I have a feeling that we need to be real with ourselves and solve problems and not paper over them. I feel like people generally expect search engines to tell them what's really there instead of what people wish were there. And if the engines do that, people can get agitated!
I'd almost say that hurt feelings are prerequisite for real change, hard though that may be.
These are all really interesting questions brought up by this technology, thanks for your thoughts. Disclaimer, I'm a fucking idiot with no idea what I'm talking about.
Which real world? The population you sample from is going to make a big difference. Do you expect it to reflect your day to day life in your own city? Own country? The entire world? Results will vary significantly.

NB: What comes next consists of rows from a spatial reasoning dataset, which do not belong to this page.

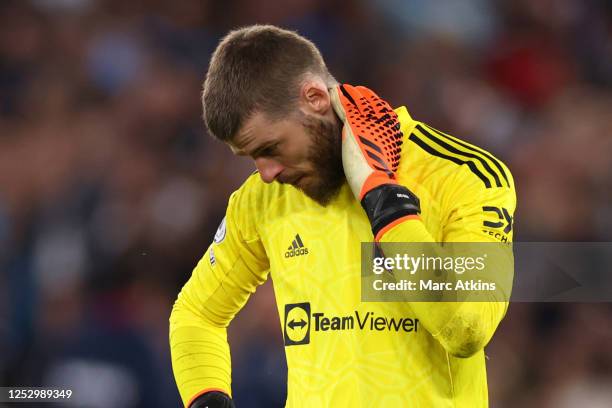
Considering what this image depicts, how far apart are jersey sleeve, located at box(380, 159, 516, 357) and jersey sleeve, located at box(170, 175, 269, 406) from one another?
62 cm

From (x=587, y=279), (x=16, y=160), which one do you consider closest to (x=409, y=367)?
(x=587, y=279)

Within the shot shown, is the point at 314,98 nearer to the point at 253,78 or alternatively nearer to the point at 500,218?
the point at 253,78

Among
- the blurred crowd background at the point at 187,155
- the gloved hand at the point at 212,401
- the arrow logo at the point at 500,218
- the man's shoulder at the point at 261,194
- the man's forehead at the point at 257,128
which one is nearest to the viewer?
the arrow logo at the point at 500,218

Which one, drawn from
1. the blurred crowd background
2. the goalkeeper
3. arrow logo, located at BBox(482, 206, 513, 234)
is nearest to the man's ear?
the goalkeeper

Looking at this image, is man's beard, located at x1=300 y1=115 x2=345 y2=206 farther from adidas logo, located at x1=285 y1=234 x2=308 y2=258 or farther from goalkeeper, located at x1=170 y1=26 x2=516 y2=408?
adidas logo, located at x1=285 y1=234 x2=308 y2=258

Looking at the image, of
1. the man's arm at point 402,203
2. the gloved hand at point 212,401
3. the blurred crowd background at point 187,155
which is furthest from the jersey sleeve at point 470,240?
the blurred crowd background at point 187,155

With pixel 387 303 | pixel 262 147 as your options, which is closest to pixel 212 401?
pixel 387 303

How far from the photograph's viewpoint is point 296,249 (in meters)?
2.46

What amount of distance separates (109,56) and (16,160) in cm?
87

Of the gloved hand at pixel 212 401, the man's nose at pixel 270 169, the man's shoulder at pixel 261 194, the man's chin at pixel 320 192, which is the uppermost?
the man's nose at pixel 270 169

If I ask for pictures of Japanese people, I'm not shocked when all the results are of Japanese people. If I asked for "criminals in the United States" and all the results are black people, that should concern me, not because the data set is biased but because the real world is biased and we should do something about that. The difference is that I know what set I'm asking for a sample from, and I can react accordingly.
Your logic seems to rest on this assumption which I don't think is justified. "Skewing search results" is not the same as "hiding the biases of the real world". Showing the most statistically likely result is not the same as showing the world how it truly is.
A generic nurse is statistically going to be female most of the time. However, a model that returns every nurse as female is not showing the real world as it is. It is exaggerating and reinforcing the bias of the real world. It inherently requires a more advanced model to actually represent the real world. I think it is reasonable for the creators to avoid sharing models known to not be smart enough to avoid exaggerating real world biases.
Well the results would unquestionably be biased. All results being black people wouldn't reflect reality at all, and hurting feelings to enact change seems like a poor justification for incorrect results.
> I'd say it doesn't actually matter, as long as the population sampled is made clear to the user.
Ok, and let's say I ask for "criminals in Cheyenne Wyoming" and it doesn't know the answer to that, should it just do its best to answer? Seem risky if people are going to get fired up about it and act on this to get "real change".
That seems like a good parallel to what we're talking about here, since it's very unlikely that crime statistics were fed into this image generating model.
curiously, this search actually only returns white people for me on GIS
Every model will have some random biases. Some of those random biases will undesirably exaggerate the real world. Every model will undesirably exaggerate something. Therefore no model should be shared.
Your goal is nice, but impractical?
I said "It is reasonable... to avoid sharing models". That is an acknowledged that the creators are acting reasonably. It does not imply anything as extreme as "no model should be shared". The only way to get from A to B there is for you to assume that I think there is only one reasonable response and every other possible reaction is unreasonable. Doesn't that seem like a silly assumption?
“When I use a word,’ Humpty Dumpty said in rather a scornful tone, ‘it means just what I choose it to mean — neither more nor less.’
’The question is,’ said Alice, ‘whether you can make words mean so many different things.’
’The question is,’ said Humpty Dumpty, ‘which is to be master — that’s all.”If the only way to do AI is to encode racism etc, then we shouldn't be doing AI at all.
We may not like what it shows us, but blindfolding ourselves is not the solution to that problem.